(Excerpt):
Rendering a basic UI with Dear ImGui

Graphical applications require some sort of UI. The interactive UI can be used to debug real-time applications and create powerful productivity and visualization tools. Dear ImGui is a fast, portable, API-agnostic immediate-mode GUI library for C++ developed by Omar Cornut (https://github.com/ocornut/imgui):

Dear ImGui is designed to enable fast iterations and to empower programmers to create content creation tools and visualization/debug tools (as opposed to UI for the average end user). It favors simplicity and productivity toward this goal and lacks certain features normally found in more high-level libraries. Dear ImGui is particularly suited to integration in game engines (for tooling), real-time 3D applications, full-screen applications, embedded applications, or any applications on gaming consoles where operating system features can be non-standard.

The ImGui library provides numerous comprehensive examples that explain how to make a GUI renderer for different APIs, including a 700-line code example using OpenGL 3 and GLFW (imgui/examples/imgui_impl_opengl3.cpp). In this recipe, we will demonstrate how to make a minimalistic ImGui renderer in 200 lines of code using OpenGL 4.6. This is not feature-complete, but it can serve as a good starting point for those who want to integrate ImGui into their own modern graphical applications.

(Extracted entries):
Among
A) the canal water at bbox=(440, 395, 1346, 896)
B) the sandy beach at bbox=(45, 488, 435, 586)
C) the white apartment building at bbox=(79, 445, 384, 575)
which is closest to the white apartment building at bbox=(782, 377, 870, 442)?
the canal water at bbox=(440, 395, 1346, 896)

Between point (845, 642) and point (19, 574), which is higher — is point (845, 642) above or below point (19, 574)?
--
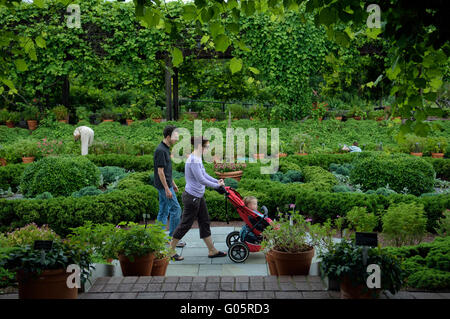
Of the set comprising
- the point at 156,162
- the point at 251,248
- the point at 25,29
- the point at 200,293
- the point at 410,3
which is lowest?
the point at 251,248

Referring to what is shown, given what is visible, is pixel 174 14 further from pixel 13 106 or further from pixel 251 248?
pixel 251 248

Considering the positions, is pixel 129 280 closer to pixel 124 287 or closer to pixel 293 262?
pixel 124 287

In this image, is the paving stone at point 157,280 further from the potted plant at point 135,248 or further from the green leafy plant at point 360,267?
--
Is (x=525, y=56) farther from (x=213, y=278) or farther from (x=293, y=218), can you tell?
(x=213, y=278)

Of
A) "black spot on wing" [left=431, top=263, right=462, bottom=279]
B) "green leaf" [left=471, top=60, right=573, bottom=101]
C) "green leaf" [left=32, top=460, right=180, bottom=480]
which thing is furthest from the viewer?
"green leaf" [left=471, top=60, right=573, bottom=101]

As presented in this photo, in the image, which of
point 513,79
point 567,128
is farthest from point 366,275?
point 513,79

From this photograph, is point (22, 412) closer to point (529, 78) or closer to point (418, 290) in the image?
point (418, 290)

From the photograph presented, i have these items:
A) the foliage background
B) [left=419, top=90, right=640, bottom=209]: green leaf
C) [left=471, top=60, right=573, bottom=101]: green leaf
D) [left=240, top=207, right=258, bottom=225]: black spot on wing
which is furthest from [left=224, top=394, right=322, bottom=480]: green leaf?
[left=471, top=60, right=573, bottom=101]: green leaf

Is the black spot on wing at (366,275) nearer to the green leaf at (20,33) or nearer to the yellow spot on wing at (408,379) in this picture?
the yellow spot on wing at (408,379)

(Job A):
In the Dear ImGui text, how many lines of code does the minimalistic ImGui renderer in this recipe take?
(Job B):
Reproduce the part of the Dear ImGui text that begins with the words containing "Graphical applications require" and ends with "can be non-standard.".

(Correct answer A):
200 lines of code.

(Correct answer B):
Graphical applications require some sort of UI. The interactive UI can be used to debug real-time applications and create powerful productivity and visualization tools. Dear ImGui is a fast, portable, API-agnostic immediate-mode GUI library for C++ developed by Omar Cornut (https://github.com/ocornut/imgui):

Dear ImGui is designed to enable fast iterations and to empower programmers to create content creation tools and visualization/debug tools (as opposed to UI for the average end user). It favors simplicity and productivity toward this goal and lacks certain features normally found in more high-level libraries. Dear ImGui is particularly suited to integration in game engines (for tooling), real-time 3D applications, full-screen applications, embedded applications, or any applications on gaming consoles where operating system features can be non-standard.